**What you are asked to do**
Convert the material below into a Markdown table with the columns "Row" and "Line": number each row and put one line of the material in it, leaving out blank lines.
[BEGIN Data section]
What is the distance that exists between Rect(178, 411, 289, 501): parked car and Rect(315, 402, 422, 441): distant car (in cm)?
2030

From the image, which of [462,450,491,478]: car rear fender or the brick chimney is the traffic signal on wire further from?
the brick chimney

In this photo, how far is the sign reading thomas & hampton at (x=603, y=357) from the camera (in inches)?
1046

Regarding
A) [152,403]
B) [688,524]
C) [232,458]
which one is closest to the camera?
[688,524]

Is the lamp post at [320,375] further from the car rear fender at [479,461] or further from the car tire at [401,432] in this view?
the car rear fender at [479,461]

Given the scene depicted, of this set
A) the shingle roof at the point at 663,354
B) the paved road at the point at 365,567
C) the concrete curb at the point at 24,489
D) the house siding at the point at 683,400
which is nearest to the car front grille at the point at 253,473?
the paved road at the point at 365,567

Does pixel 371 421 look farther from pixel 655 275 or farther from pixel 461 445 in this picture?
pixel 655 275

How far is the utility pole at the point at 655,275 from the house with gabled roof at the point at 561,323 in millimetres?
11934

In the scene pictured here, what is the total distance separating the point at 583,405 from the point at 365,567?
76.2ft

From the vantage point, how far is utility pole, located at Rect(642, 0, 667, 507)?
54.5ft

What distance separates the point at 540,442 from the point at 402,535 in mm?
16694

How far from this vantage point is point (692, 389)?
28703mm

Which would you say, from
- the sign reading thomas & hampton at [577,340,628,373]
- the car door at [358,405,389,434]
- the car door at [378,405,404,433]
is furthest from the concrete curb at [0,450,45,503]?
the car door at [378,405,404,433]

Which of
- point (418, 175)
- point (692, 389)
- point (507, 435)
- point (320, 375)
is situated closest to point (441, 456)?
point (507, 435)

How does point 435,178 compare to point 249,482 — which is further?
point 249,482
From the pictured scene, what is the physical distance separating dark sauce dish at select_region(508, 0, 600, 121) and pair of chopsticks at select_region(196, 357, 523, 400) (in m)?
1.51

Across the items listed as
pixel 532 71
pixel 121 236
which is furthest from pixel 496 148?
[END Data section]
**Answer for the task**
| Row | Line |
|---|---|
| 1 | What is the distance that exists between Rect(178, 411, 289, 501): parked car and Rect(315, 402, 422, 441): distant car (in cm)? |
| 2 | 2030 |
| 3 | From the image, which of [462,450,491,478]: car rear fender or the brick chimney is the traffic signal on wire further from? |
| 4 | the brick chimney |
| 5 | In this photo, how far is the sign reading thomas & hampton at (x=603, y=357) from the camera (in inches)? |
| 6 | 1046 |
| 7 | Regarding |
| 8 | A) [152,403] |
| 9 | B) [688,524] |
| 10 | C) [232,458] |
| 11 | which one is closest to the camera? |
| 12 | [688,524] |
| 13 | Is the lamp post at [320,375] further from the car rear fender at [479,461] or further from the car tire at [401,432] in this view? |
| 14 | the car rear fender at [479,461] |
| 15 | Given the scene depicted, of this set |
| 16 | A) the shingle roof at the point at 663,354 |
| 17 | B) the paved road at the point at 365,567 |
| 18 | C) the concrete curb at the point at 24,489 |
| 19 | D) the house siding at the point at 683,400 |
| 20 | which is nearest to the car front grille at the point at 253,473? |
| 21 | the paved road at the point at 365,567 |
| 22 | Does pixel 371 421 look farther from pixel 655 275 or farther from pixel 461 445 in this picture? |
| 23 | pixel 655 275 |
| 24 | How far is the utility pole at the point at 655,275 from the house with gabled roof at the point at 561,323 in millimetres? |
| 25 | 11934 |
| 26 | In the scene pictured here, what is the total distance separating the point at 583,405 from the point at 365,567? |
| 27 | 76.2ft |
| 28 | From the vantage point, how far is utility pole, located at Rect(642, 0, 667, 507)? |
| 29 | 54.5ft |
| 30 | What distance separates the point at 540,442 from the point at 402,535 in mm? |
| 31 | 16694 |
| 32 | How far from this vantage point is point (692, 389)? |
| 33 | 28703mm |
| 34 | Which would you say, from |
| 35 | - the sign reading thomas & hampton at [577,340,628,373] |
| 36 | - the car door at [358,405,389,434] |
| 37 | - the car door at [378,405,404,433] |
| 38 | is furthest from the concrete curb at [0,450,45,503]? |
| 39 | the car door at [378,405,404,433] |
| 40 | Which of |
| 41 | - point (418, 175) |
| 42 | - point (692, 389) |
| 43 | - point (507, 435) |
| 44 | - point (320, 375) |
| 45 | is situated closest to point (441, 456)? |
| 46 | point (507, 435) |
| 47 | How does point 435,178 compare to point 249,482 — which is further? |
| 48 | point 249,482 |
| 49 | From the pictured scene, what is the physical distance separating dark sauce dish at select_region(508, 0, 600, 121) and pair of chopsticks at select_region(196, 357, 523, 400) (in m)? |
| 50 | 1.51 |
| 51 | Across the items listed as |
| 52 | pixel 532 71 |
| 53 | pixel 121 236 |
| 54 | which is furthest from pixel 496 148? |